Data excerpts Block Start
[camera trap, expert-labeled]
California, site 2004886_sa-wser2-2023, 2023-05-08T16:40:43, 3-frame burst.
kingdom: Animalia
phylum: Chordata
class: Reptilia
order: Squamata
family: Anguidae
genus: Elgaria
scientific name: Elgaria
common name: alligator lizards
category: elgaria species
Data excerpts Block End
Required action
Your answer should be the data above, retyped exactly.

Task response
[camera trap, expert-labeled]
California, site 2004886_sa-wser2-2023, 2023-05-08T16:40:43, 3-frame burst.
kingdom: Animalia
phylum: Chordata
class: Reptilia
order: Squamata
family: Anguidae
genus: Elgaria
scientific name: Elgaria
common name: alligator lizards
category: elgaria species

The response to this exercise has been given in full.